This week is all about Dirty Data. As Seth Van Hooland writes with Open Refine, "If you only remember on thing from this lesson, it should be this: all data is dirty, but you can do something about it."
All of these tutorials we are doing either build upon each other or into each other. They are all connected and serve one another. For instance, the command line tutorial shows us the importance of structuring files. Used in conjunction with Regex, we notice that working with good data is the key to less painful experiences in data mining.
Open refine is a lot like Regex. Both are used to clean data for mining. Open Refine is a more visual way and much easier way to clean up data. It works well with Linked Open Data which we tackled using SPARQL. However, you can also use regex to clean up your open refine data.
This tutorial was intuitive and open refine is easy to work with if you follow along.
The OCR tutorial begins by laying out the need to create a 'python dictionary' to handle relative data cleaning cases. Because applying one script to an entire document may clean areas with different context.
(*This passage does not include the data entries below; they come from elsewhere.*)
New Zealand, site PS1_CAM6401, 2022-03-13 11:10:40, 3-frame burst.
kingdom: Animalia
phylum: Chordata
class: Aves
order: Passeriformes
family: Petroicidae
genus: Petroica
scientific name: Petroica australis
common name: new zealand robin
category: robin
We are going to use Pyton to prepare our data for Regex and other mining methods.
The point of OCR is not to automate everything. We still have to be aware of our data and clean some things manually. For instance, when our script tells us it found 430 page headers, but we know there are 440 pages, we can then clean the other 10 pages.
OCR reveals an important aspect of open access. Google for instance has digitized millions of books. But open access is not widely a humanities goal. As such, Google has merely made text available without taking much care of making it clean. Such is now the goal of the humanities scholar.